Building Convolutional Autoencoder using TensorFlow 2.0

We are going to continue our journey on the autoencoders. In this article, we are going to build a convolutional autoencoder using the convolutional neural network (CNN) in TensorFlow 2.0.

Let us first revise, what are autoencoders?

Autoencoders are neural networks that attempt to mimic its input as closely as possible to its output. It aims to take an input, transform it into a reduced representation called code or embedding. Then, this code or embedding is transformed back into the original input. The code is also called the latent-space representation.

For more: Introduction to Autoencoders

In this article, we are going to explore the following topics:

What is Convolutional Neural Network?
What is a Convolutional Autoencoder?
The Architecture of Convolutional Autoencoder
Implementation

DOWNLOAD THE CODE

What is Convolutional Neural Network

A convolutional neural network (CNN) consists of the following layers:

Convolutional layer
Activation layer
Pooling layer
Upsampling layer

A convolutional neural network uses these layers to extract features from the 2D data structure of images (or 2D input such as a speech signal) and then followed by the sub-sampling or pooling layer. Now we can add a dense or feedforward layer to the convolutional neural network for classification, or we can add an upsampling layer to increase the resolution of the feature maps for image generation tasks like semantic segmentation, image-to-image translation, etc.

For more:

Let us discuss each of the layers used in convolutional neural networks in detail.

Convolutional Layer

The convolutional layer is the main building block of the convolutional neural network (CNN). The layer consists of trainable filters or kernels which operate on the input to generate the output feature maps.

CREDIT: https://anhvnn.wordpress.com/2018/02/01/deep-learning-computer-vision-and-convolutional-neural-networks/

The kernel is generally a 3×3 shape of a matrix of a fixed size that slides over the input image computing the dot product which is then summed together in a single value. Like this, the feature maps for the next layer are computed by the convolutional layer.

While programming the input (number of images) x (image height) x ( image width) x (image depth) is given to the convolutional layer and the output the (number of images) x (image height) x ( image width) x (number of feature channels).

Activation Layer

Activation layers are an essential part of the deep neural network. As they consist of activation functions, which introduces non-linearity into the deep neural network. Without this non-linearity, the deep neural networks are only able to perform the linear mapping between inputs and the outputs.

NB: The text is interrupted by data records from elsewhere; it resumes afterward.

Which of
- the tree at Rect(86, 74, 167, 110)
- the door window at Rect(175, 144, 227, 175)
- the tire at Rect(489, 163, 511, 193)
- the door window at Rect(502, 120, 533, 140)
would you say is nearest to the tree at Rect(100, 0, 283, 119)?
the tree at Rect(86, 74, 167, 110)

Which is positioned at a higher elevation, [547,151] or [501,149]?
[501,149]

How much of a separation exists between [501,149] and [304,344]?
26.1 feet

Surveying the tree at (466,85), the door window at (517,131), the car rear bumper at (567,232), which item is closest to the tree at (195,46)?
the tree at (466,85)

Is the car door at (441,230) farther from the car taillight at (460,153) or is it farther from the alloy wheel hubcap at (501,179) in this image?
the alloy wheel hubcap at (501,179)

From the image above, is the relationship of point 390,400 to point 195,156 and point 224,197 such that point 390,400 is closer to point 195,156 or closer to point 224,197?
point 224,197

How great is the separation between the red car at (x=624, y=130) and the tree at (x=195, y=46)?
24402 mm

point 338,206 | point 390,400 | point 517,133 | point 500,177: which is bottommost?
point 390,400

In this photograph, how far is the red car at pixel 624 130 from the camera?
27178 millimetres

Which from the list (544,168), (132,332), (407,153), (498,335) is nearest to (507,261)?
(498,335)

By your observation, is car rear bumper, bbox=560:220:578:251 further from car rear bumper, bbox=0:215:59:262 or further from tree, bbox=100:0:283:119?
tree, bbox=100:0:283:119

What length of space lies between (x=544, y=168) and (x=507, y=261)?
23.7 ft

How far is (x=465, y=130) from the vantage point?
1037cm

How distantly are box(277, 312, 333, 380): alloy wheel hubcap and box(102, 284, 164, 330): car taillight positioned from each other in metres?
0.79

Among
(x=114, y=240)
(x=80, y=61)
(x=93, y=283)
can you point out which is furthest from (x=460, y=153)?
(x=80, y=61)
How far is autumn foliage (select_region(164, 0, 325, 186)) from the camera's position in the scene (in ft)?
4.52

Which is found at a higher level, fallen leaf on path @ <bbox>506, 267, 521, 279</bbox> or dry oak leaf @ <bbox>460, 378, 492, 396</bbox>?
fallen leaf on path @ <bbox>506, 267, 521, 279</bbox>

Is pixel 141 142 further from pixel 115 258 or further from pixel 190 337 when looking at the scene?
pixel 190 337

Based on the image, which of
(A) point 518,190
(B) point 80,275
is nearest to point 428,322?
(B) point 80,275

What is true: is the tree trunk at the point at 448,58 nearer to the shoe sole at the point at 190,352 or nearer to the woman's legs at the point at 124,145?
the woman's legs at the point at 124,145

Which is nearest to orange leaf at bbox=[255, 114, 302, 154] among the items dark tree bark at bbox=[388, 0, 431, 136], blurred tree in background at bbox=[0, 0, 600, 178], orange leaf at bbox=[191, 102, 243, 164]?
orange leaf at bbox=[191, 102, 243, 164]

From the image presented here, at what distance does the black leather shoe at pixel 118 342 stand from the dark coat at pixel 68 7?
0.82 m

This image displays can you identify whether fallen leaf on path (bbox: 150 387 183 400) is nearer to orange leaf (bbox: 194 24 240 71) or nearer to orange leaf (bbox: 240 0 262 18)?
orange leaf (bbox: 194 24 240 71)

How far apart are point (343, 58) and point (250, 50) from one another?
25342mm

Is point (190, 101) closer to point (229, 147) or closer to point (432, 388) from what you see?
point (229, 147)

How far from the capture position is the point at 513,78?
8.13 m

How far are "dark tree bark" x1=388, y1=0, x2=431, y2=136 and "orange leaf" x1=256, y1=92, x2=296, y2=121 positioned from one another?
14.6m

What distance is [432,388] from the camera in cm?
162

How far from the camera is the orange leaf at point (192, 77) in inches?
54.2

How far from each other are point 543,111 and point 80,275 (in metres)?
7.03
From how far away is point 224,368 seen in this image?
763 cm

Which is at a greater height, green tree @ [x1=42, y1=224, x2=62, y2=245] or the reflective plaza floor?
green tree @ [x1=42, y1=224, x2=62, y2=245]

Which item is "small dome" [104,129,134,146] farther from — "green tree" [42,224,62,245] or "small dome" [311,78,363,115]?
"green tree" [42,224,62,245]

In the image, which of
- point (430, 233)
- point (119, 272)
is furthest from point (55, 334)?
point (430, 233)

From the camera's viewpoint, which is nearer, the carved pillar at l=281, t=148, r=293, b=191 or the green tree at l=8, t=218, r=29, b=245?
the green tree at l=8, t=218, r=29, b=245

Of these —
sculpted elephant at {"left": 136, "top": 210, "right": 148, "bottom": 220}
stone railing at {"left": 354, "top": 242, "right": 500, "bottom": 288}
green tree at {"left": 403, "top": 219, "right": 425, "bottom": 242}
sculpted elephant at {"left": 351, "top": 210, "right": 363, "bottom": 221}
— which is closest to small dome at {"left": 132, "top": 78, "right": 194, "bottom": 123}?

This non-linearity helps the deep neural network to learn the complex mapping between the inputs and the outputs of the dataset. Due to this deep neural network can solve such complicated tasks like speech recognition, language translation, etc.

There are many different activation functions used in the deep neural network, which are:

Linear
Sigmoid
Tanh
ReLU
Softmax

and many others.

Pooling Layer

The pooling or the subsampling layer is used to reduce the spatial dimensions of the feature maps, i.e., from (256 × 256) to (128 × 128).

There are two main types of pooling layers:

Max pooling layer
Average pooling layer

In max pooling function, the maximum value is chosen from the selected patch of the feature maps.

In case of average pooling, the average value is taken from the selected patch of feature maps.

UpSampling Layer

The upsampling layer performs the reverse of the pooling layer. It is used to increase the dimensions of the incoming feature maps, i.e., from (128 ×128) to (256 × 256).

The upsampling layer is generally used in generative tasks i.e., generating an image or other data. For example semantic segmentation, text to image generation, etc.

What is a Convolutional Autoencoder

An autoencoder that uses convolutional neural networks (CNN) to reproduce its input in the output layer. Convolutional autoencoders are best suited for the images as it uses a convolution layer. These convolutional layers are best for extracting features from the images or other 2D data without modifying (reshaping) their structure.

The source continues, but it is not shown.